C'est l'utilisation de ce chiffre, largement exagéré, qui lui est reproché. Mercredi, la juge Margot Coleman de la Westminster Magistrates Court de Londres a rendu un arrêt estimant que les diverses plaintes contre Boris Johnson étaient recevables. Les plaignants sont menés par l'activiste Marcus Ball, qui a rassemblé 200 000 livres dans une opération de crowdfunding. Ils utilisent pour l'accuser le chef de "manquement aux exigences d'une charge publique", un délit qui date du XIIIe siècle. Les avocats de Boris Johnson ont dénoncé un "coup monté" à des "fins politiques", et une "tentative de certains individus, comme M. Ball, de revenir sur le résultat du référendum".  Nul doute en tout cas que cette affaire sera utilisée contre ce candidat à la succession de Theresa May par ses concurrents. Le processus de sélection du prochain leader conservateur sera donné le 10 juin et le résultat est attendu d'ici à la fin du mois de juillet.

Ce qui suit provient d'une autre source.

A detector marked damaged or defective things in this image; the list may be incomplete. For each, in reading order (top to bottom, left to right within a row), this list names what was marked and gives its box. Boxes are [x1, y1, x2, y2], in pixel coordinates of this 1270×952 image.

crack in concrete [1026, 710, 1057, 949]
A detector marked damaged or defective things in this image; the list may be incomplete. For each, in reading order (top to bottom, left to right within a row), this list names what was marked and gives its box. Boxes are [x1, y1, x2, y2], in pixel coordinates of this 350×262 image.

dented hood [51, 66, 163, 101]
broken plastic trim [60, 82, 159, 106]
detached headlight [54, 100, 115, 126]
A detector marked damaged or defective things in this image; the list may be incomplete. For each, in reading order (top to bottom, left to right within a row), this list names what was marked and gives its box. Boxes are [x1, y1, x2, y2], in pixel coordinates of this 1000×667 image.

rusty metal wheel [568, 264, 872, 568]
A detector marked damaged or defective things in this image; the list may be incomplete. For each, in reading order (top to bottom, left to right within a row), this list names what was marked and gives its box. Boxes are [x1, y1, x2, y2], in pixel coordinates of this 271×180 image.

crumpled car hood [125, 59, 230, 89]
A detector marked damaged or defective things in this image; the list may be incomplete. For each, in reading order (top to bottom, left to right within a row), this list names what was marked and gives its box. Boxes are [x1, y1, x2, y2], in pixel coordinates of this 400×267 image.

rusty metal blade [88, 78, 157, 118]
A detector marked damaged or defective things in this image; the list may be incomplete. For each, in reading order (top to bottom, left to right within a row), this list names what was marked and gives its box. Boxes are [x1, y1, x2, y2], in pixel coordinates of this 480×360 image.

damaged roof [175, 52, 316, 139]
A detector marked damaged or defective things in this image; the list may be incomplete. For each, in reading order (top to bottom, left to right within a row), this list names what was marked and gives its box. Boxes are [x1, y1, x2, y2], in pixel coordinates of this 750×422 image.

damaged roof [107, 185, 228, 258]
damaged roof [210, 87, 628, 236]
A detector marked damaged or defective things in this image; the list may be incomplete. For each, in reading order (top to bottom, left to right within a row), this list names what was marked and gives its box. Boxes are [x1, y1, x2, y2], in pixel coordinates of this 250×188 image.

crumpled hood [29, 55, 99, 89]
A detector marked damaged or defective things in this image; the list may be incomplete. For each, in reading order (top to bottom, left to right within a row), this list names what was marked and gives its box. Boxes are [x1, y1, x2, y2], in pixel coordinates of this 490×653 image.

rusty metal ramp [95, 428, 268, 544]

Theresa May démissionne en pleine négociations sur le Brexit

La première ministre britannique quittera quant à elle ses fonctions le 7 juin. Vendredi 24 mai, manifestement émue, Theresa May a regretté dans un court discours prononcé devant le 10 Downing Street  ne pas être parvenue à concrétiser le Brexit. La cheffe du gouvernement britannique a précisé qu'elle ne serait plus à la tête de l'exécutif le 7 juin prochain. Elle accueillera donc le président américain Donald Trump, qui se rendra au Royaume-Uni, du 3 au 5 juin. Elle sera aussi présente pour la célébration de l'anniversaire du débarquement allié en Normandie, le 6 juin.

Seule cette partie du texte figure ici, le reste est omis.